• _DATA TO USE_

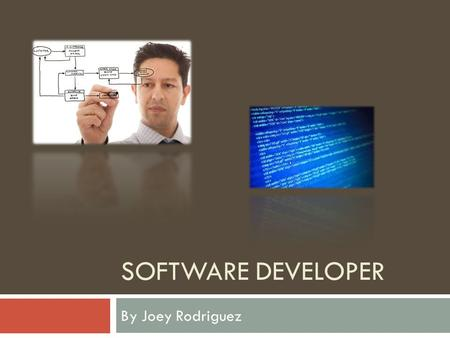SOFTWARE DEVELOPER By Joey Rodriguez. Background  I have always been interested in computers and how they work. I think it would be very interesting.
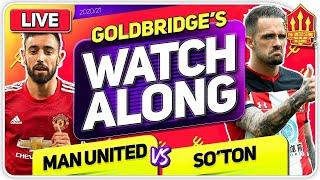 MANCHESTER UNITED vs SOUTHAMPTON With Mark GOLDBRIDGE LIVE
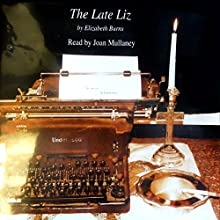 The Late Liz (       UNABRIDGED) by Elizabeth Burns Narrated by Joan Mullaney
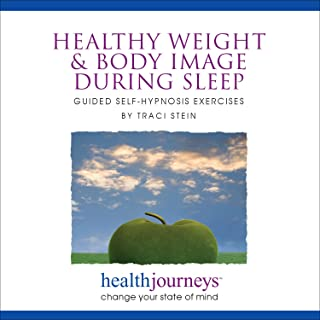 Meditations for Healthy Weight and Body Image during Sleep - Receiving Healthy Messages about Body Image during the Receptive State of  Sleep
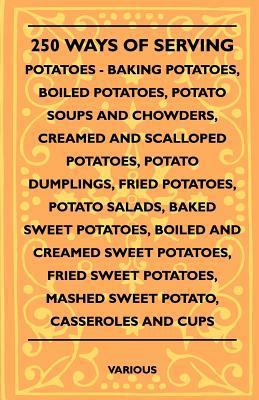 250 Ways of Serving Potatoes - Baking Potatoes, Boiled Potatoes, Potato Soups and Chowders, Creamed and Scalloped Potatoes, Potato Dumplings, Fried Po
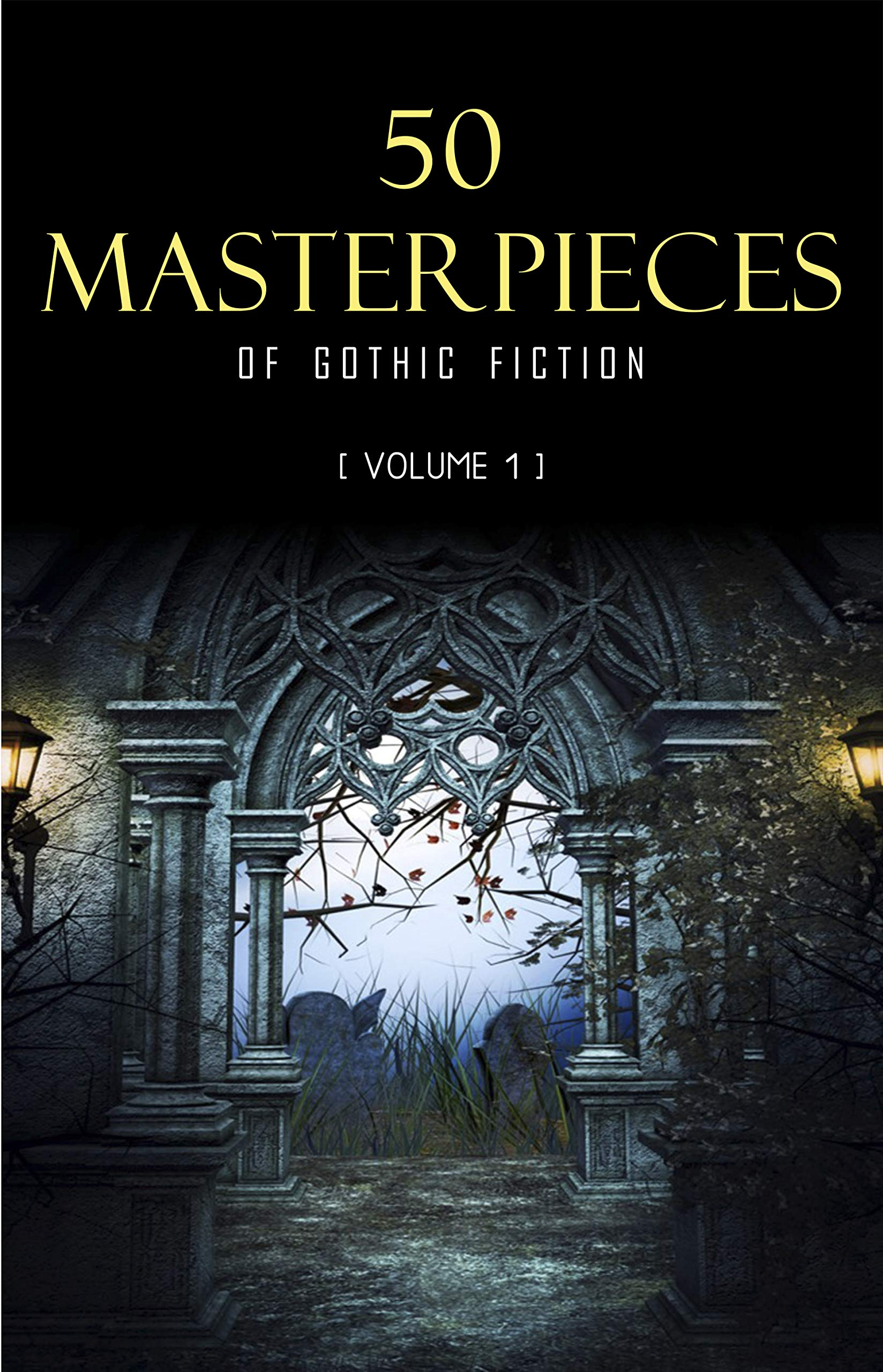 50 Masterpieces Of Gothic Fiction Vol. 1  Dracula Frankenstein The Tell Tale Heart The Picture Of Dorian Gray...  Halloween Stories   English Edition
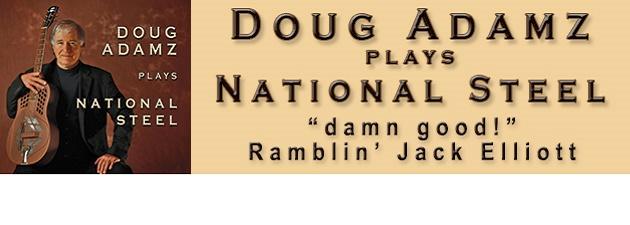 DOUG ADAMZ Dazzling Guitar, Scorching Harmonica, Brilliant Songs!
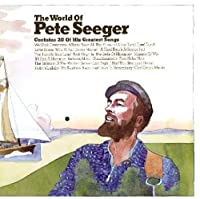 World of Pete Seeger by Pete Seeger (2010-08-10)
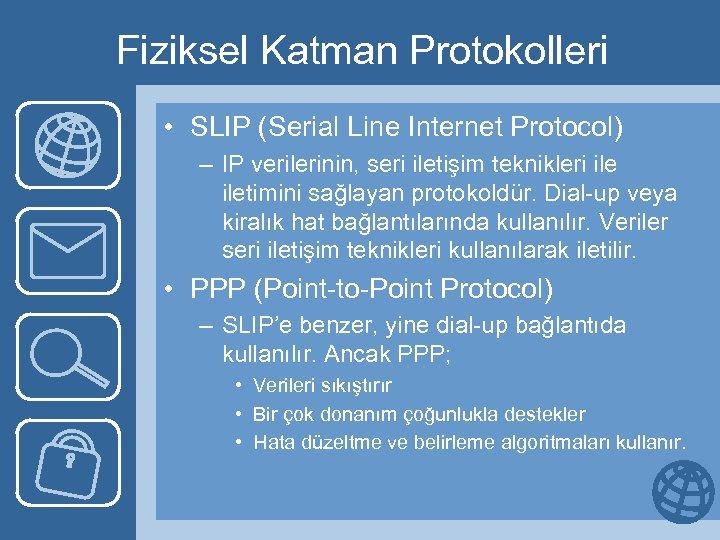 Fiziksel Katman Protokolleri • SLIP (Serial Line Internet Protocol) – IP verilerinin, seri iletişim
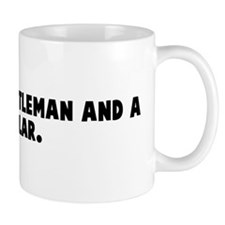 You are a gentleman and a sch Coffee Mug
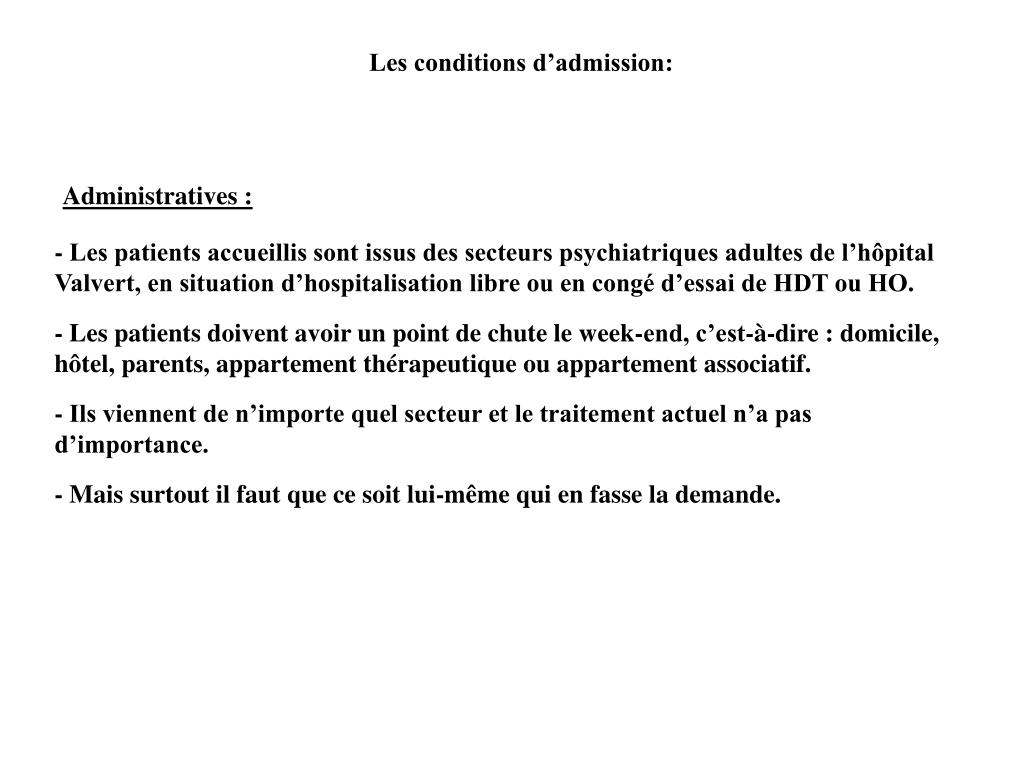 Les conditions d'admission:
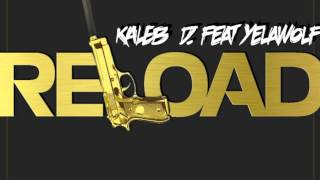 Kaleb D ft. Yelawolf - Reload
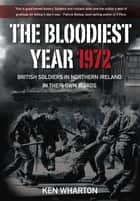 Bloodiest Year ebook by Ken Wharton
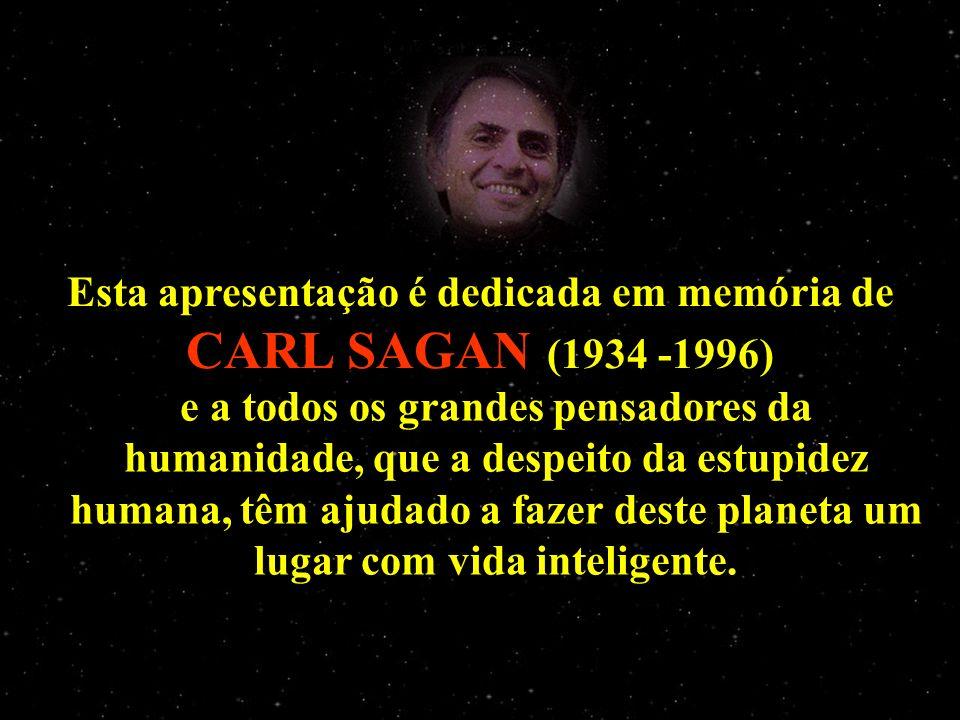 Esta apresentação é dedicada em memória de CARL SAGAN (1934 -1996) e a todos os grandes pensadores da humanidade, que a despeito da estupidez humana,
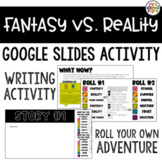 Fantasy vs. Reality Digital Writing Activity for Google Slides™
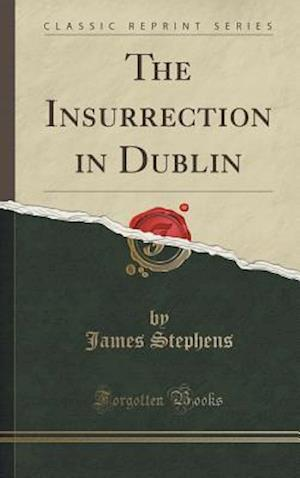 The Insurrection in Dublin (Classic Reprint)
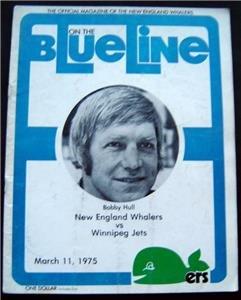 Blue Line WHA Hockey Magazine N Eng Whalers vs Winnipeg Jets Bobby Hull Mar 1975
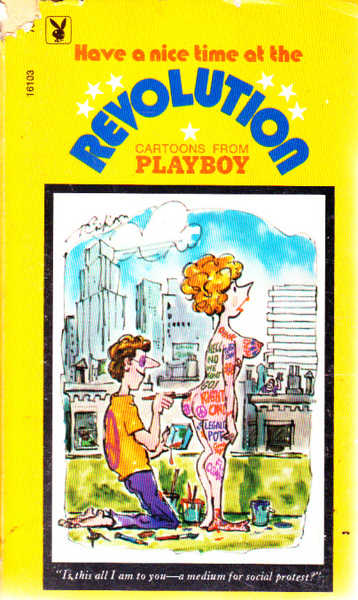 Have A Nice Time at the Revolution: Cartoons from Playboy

• _EXERCISE PROMPT_
All that belongs in the answer is the exact run of lines from the line containing "The Insurrection in Dublin (Classic Reprint)" to the end of the listing above, pictures removed.

• _SOLUTION_
 The Insurrection in Dublin (Classic Reprint)
 Blue Line WHA Hockey Magazine N Eng Whalers vs Winnipeg Jets Bobby Hull Mar 1975
 Have A Nice Time at the Revolution: Cartoons from Playboy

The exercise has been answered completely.